-- begin MATERIAL TO PROCESS --

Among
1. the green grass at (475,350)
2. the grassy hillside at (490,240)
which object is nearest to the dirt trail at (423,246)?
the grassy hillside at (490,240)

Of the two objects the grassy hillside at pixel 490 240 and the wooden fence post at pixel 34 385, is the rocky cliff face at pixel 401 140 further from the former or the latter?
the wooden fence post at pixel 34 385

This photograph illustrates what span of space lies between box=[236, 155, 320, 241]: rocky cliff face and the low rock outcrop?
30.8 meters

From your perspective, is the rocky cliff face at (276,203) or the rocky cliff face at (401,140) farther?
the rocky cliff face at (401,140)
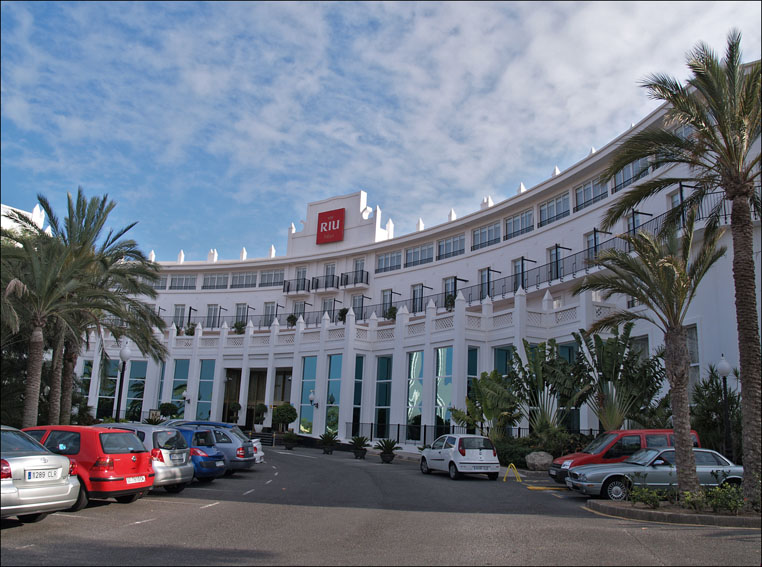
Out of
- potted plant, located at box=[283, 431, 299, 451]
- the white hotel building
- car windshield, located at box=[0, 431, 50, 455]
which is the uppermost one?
the white hotel building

-- end MATERIAL TO PROCESS --

> DESCRIPTION OF THE TASK:
Can you rewrite the rows above, swapping "dirt trail" for "gravel path" and changing nothing else, with the pictures left out?

> RESULT BELOW:
Among
1. the green grass at (475,350)
2. the grassy hillside at (490,240)
which object is nearest to the gravel path at (423,246)?
the grassy hillside at (490,240)

Of the two objects the grassy hillside at pixel 490 240 and the wooden fence post at pixel 34 385, is the rocky cliff face at pixel 401 140 further from the former or the latter?
the wooden fence post at pixel 34 385

This photograph illustrates what span of space lies between box=[236, 155, 320, 241]: rocky cliff face and the low rock outcrop?
30.8 meters

From your perspective, is the rocky cliff face at (276,203) or the rocky cliff face at (401,140) farther?
the rocky cliff face at (401,140)
Out of
- potted plant, located at box=[283, 431, 299, 451]
- the white hotel building
- car windshield, located at box=[0, 431, 50, 455]
which is the uppermost one?
the white hotel building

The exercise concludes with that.